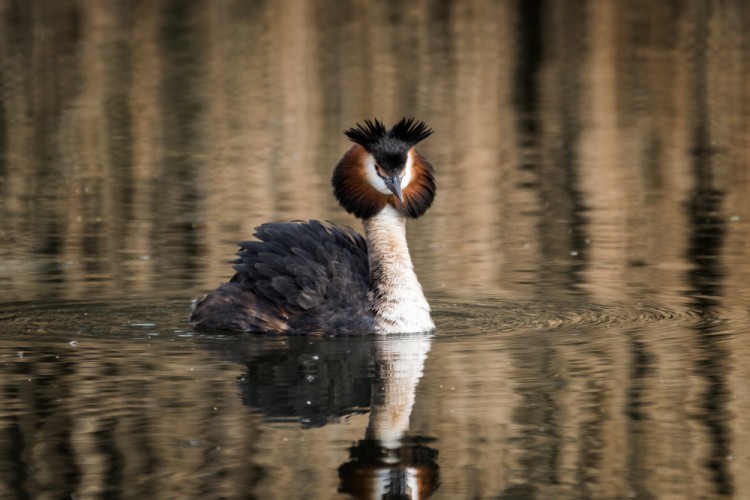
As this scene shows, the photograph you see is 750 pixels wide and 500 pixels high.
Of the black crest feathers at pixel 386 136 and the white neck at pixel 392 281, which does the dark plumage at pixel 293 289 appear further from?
the black crest feathers at pixel 386 136

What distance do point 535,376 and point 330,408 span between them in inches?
55.7

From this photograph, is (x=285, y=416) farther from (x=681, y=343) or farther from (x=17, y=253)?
(x=17, y=253)

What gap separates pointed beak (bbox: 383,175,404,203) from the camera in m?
12.9

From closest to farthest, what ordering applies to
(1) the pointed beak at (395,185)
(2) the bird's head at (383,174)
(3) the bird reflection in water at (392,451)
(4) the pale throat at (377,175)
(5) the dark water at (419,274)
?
1. (3) the bird reflection in water at (392,451)
2. (5) the dark water at (419,274)
3. (1) the pointed beak at (395,185)
4. (2) the bird's head at (383,174)
5. (4) the pale throat at (377,175)

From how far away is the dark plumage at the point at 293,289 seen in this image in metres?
13.0

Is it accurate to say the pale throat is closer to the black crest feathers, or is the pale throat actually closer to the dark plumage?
the black crest feathers

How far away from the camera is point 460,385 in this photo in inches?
441

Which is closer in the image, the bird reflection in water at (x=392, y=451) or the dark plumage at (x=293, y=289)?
the bird reflection in water at (x=392, y=451)

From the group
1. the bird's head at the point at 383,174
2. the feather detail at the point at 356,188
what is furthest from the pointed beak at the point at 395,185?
the feather detail at the point at 356,188

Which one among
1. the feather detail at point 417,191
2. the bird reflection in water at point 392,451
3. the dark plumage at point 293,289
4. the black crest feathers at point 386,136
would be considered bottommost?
the bird reflection in water at point 392,451

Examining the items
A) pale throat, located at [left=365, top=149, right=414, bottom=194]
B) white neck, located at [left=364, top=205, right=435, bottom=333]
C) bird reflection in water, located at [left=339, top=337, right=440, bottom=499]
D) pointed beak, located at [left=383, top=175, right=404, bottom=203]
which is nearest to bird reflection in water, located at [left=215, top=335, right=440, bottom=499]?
bird reflection in water, located at [left=339, top=337, right=440, bottom=499]

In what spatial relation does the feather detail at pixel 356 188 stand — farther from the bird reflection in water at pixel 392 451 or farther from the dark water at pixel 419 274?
the bird reflection in water at pixel 392 451

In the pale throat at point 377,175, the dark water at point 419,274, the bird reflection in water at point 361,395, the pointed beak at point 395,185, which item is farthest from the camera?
the pale throat at point 377,175

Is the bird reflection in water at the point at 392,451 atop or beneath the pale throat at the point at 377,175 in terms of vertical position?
beneath
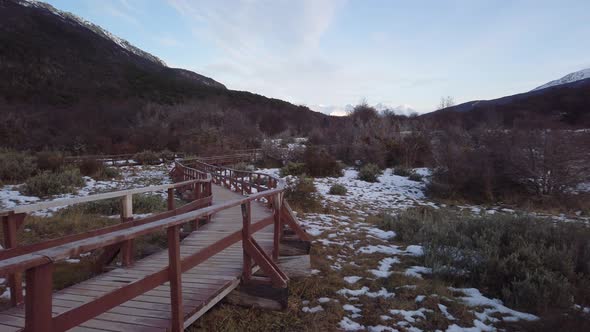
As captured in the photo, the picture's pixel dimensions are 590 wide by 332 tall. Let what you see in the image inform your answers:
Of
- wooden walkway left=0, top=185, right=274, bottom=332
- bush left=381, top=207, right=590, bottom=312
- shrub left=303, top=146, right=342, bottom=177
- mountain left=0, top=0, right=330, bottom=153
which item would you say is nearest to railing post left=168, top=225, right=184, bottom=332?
wooden walkway left=0, top=185, right=274, bottom=332

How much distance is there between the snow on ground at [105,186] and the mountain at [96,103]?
895cm

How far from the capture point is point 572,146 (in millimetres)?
13656

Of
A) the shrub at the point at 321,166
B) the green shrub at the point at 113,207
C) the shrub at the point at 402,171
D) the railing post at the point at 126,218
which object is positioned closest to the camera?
the railing post at the point at 126,218

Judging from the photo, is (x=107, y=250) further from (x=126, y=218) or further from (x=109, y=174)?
(x=109, y=174)

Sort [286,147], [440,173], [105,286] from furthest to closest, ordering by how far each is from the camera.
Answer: [286,147]
[440,173]
[105,286]

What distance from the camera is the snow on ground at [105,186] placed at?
954cm

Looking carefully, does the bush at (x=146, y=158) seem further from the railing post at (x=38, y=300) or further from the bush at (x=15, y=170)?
the railing post at (x=38, y=300)

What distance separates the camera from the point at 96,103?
151ft

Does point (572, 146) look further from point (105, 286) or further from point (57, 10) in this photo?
point (57, 10)

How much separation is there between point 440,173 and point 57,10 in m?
139

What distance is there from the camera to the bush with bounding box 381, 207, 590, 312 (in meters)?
4.27

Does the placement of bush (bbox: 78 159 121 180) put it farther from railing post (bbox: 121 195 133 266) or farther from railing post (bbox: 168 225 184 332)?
railing post (bbox: 168 225 184 332)

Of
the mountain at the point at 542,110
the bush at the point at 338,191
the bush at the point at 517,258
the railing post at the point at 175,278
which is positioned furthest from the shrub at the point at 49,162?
the mountain at the point at 542,110

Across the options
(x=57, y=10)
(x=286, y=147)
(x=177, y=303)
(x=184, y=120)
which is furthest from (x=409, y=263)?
(x=57, y=10)
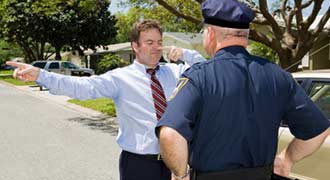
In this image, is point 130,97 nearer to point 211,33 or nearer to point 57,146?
point 211,33

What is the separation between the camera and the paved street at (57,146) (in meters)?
7.09

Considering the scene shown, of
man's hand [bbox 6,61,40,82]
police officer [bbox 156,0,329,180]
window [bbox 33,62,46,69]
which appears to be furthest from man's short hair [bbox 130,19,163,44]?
window [bbox 33,62,46,69]

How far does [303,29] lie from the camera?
11812 millimetres

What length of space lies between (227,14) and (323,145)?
233 cm

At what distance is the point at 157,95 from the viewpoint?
3154 mm

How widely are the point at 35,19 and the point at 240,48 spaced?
37.6 m

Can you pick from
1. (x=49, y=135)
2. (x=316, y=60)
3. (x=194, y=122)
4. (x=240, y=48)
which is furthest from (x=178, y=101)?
(x=316, y=60)

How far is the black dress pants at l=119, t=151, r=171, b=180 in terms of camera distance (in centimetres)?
309

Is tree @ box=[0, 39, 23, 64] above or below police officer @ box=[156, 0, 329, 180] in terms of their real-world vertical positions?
below

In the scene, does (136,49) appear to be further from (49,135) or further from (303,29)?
(303,29)

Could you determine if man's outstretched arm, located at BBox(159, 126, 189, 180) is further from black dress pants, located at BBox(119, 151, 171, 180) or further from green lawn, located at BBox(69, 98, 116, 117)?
green lawn, located at BBox(69, 98, 116, 117)

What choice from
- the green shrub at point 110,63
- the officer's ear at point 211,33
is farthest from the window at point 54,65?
the officer's ear at point 211,33

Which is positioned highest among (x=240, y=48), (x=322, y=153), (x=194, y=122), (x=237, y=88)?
(x=240, y=48)

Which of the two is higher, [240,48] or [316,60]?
[240,48]
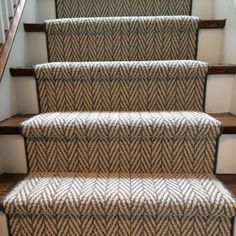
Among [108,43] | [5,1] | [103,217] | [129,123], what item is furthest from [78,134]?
[5,1]

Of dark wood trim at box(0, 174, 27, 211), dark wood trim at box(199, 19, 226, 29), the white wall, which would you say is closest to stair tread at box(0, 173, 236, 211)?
dark wood trim at box(0, 174, 27, 211)

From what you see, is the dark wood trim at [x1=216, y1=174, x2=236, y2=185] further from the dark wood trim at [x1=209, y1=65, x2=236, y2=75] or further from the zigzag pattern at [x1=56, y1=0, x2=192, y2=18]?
the zigzag pattern at [x1=56, y1=0, x2=192, y2=18]

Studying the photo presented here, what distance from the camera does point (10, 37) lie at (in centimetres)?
113

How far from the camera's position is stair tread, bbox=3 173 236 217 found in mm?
750

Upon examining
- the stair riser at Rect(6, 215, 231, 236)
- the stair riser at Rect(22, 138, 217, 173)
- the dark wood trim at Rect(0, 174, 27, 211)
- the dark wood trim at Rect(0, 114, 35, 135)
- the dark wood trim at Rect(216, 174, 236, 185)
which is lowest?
the stair riser at Rect(6, 215, 231, 236)

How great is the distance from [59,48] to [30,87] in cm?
30

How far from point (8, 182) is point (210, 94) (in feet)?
2.73

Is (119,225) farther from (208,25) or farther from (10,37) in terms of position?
(208,25)

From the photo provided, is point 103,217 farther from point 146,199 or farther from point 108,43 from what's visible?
point 108,43

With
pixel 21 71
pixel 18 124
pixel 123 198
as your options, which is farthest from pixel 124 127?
pixel 21 71

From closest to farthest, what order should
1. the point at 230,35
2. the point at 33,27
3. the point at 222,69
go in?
1. the point at 222,69
2. the point at 230,35
3. the point at 33,27

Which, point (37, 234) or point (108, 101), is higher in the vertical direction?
point (108, 101)

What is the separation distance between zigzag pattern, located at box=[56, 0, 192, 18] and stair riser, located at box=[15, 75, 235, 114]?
64 cm

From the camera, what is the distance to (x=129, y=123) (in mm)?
916
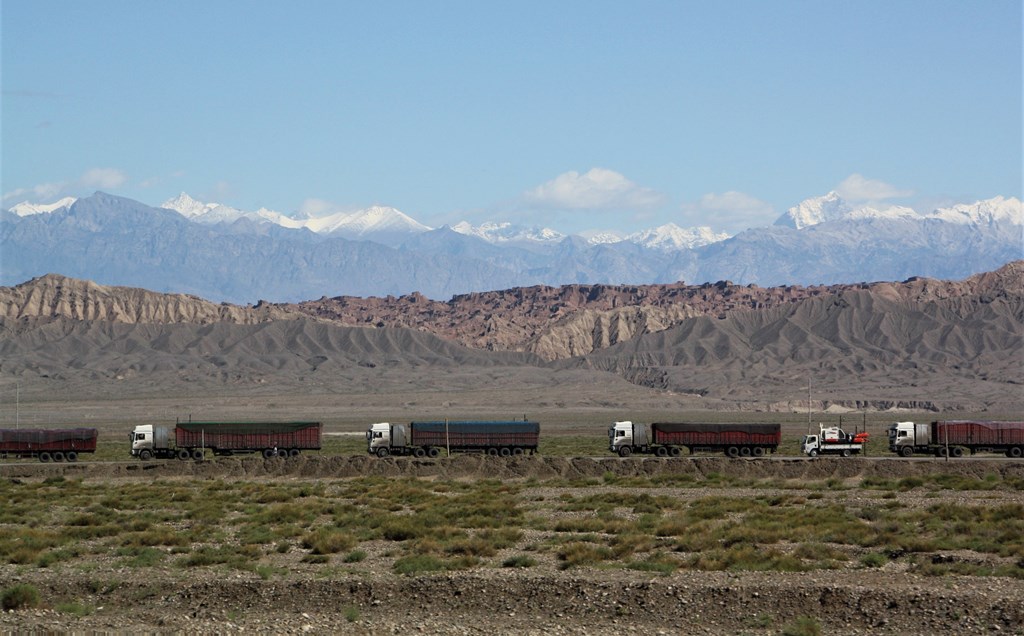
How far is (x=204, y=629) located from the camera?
24422 millimetres

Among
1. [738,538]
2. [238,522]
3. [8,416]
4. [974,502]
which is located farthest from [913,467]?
[8,416]

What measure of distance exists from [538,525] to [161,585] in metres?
12.4

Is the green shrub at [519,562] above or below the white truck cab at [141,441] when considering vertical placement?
below

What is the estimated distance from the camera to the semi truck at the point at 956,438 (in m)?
71.2

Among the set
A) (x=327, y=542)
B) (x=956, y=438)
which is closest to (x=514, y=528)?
(x=327, y=542)

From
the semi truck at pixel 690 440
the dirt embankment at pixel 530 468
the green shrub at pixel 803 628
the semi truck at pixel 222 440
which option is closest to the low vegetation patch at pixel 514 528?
the green shrub at pixel 803 628

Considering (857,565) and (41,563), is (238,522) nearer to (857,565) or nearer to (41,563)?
(41,563)

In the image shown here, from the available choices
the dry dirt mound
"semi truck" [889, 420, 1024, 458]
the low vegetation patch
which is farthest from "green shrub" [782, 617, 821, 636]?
"semi truck" [889, 420, 1024, 458]

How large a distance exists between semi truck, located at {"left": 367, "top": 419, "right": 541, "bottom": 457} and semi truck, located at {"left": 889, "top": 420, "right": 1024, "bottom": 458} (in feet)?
65.3

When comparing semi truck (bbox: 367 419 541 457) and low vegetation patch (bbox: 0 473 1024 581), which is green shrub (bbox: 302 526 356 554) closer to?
low vegetation patch (bbox: 0 473 1024 581)

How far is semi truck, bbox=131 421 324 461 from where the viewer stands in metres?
71.7

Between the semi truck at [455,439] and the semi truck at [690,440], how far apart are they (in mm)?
4870

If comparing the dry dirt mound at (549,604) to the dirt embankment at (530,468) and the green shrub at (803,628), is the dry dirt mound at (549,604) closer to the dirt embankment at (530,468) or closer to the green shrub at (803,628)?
the green shrub at (803,628)

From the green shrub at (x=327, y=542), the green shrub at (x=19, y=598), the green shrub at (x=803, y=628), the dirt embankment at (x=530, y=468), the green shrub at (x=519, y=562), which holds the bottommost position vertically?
the green shrub at (x=803, y=628)
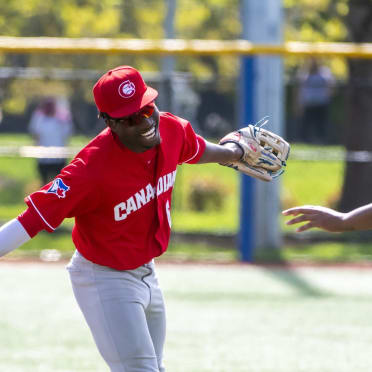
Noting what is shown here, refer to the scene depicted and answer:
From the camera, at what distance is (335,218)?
407 cm

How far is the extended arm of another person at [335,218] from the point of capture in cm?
396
○ ○ ○ ○
Required work -> Rewrite the records from their beginning through the line containing "5. (4) the pale throat at (377,175)", changing "photograph" to "image" and keeping everything else the same. Leave the pictures out of your answer.

Written reply ->
As this scene shows, the image you see is 750 pixels wide and 500 pixels high.
Of the black crest feathers at pixel 386 136 and the white neck at pixel 392 281, which does the dark plumage at pixel 293 289 appear further from?
the black crest feathers at pixel 386 136

What distance do point 535,376 and point 330,408 span between them in inches?
55.7

From this image, is (x=285, y=416) farther from (x=681, y=343) or farther from (x=17, y=253)?
(x=17, y=253)

What gap separates pointed beak (bbox: 383,175,404,203) from the camera in m?
12.9

From closest to farthest, what ordering applies to
(1) the pointed beak at (395,185)
(2) the bird's head at (383,174)
(3) the bird reflection in water at (392,451)
(4) the pale throat at (377,175)
(5) the dark water at (419,274)
?
1. (3) the bird reflection in water at (392,451)
2. (5) the dark water at (419,274)
3. (1) the pointed beak at (395,185)
4. (2) the bird's head at (383,174)
5. (4) the pale throat at (377,175)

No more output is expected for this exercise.